Research assistants of the Center presented poster presentations at the International Symposium "Nanophysics and Nanoelectronics" in Nizhny Novgorod

Recent achievements in the field of two-dimensional materials have opened new horizons in the physics of disordered materials and superconductivity. The presence of impurities in superconducting materials, on the one hand, enhances paired correlations of charge carriers, enhancing superconductivity, and on the other hand, it can enhance phase fluctuations, which globally suppresses it. Therefore, it should be expected that there is an optimal degree of inhomogeneity of the material at which the superconductivity gain and, consequently, its critical temperature are maximal.
Random impurities and defects can be considered as a tool for controlling the superconducting characteristics of materials and as a design element for creating superconductors with the desired functionality. Until now, theoretical studies of superconductivity have been limited to disorder models describing the spatially uncorrelated distribution of impurities. However, in real systems, the distribution of impurities is almost never completely random. Inhomogeneities are often structured and characterized by long-range spatial correlations. 

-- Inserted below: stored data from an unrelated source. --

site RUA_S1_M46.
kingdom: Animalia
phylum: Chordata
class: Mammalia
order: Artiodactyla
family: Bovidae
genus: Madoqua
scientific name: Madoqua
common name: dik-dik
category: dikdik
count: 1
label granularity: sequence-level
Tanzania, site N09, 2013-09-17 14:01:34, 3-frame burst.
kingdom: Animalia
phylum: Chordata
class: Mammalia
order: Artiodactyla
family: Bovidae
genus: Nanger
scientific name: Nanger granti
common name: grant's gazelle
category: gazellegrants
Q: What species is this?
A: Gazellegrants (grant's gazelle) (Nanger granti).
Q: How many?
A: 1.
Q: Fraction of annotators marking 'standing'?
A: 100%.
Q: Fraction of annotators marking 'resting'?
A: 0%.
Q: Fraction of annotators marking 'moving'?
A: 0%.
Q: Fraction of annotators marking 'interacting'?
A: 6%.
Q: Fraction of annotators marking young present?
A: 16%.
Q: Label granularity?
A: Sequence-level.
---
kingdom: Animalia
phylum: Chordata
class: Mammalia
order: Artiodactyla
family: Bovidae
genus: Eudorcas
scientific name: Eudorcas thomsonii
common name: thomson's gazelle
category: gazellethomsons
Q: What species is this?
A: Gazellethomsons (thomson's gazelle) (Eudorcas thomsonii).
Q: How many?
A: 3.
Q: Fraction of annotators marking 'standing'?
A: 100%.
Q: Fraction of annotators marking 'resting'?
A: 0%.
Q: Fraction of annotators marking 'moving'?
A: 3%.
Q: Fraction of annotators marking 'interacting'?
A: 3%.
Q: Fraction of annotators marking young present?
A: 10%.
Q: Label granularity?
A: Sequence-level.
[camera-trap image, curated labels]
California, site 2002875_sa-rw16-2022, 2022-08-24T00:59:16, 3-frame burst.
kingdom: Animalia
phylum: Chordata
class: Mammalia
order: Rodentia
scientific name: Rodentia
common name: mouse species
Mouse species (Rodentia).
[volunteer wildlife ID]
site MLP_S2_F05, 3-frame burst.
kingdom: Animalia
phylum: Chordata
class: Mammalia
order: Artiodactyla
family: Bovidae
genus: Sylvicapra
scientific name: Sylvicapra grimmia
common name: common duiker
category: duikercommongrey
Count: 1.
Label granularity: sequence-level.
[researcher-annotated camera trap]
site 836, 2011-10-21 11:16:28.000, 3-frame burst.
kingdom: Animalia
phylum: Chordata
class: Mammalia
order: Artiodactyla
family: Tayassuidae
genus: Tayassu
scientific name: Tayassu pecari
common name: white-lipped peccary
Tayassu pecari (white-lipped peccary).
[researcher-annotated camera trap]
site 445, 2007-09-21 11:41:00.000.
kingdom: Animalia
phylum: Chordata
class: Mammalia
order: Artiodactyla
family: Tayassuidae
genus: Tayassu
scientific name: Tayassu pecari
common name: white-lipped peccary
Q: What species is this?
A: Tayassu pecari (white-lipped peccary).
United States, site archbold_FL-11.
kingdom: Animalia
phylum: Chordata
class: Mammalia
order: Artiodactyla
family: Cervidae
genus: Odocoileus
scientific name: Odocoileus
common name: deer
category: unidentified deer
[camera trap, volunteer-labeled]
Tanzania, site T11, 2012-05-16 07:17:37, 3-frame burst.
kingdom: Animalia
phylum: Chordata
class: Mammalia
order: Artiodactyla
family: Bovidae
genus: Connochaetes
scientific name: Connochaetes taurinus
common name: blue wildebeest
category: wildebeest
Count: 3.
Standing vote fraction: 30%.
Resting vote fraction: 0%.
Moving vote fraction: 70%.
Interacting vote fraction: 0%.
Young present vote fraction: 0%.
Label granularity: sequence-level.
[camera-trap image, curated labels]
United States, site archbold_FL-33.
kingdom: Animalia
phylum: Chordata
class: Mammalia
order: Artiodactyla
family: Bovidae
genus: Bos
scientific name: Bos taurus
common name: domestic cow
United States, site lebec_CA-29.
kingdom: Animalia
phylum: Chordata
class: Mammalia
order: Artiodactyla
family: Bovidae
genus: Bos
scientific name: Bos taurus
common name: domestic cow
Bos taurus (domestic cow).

In our work, the influence of such long-range correlations on the superconducting state has been studied. The results show that they lead to the fact that superconductivity becomes more stable with respect to the force of disorder (see Figure).
The obtained results will open new possibilities for achieving qualitatively different superconductivity regimes by changing the degree of impurity correlation. This will improve the superconducting properties of materials and give them new functionality for future technologies, for example, in terms of dependence on applied magnetic fields and currents.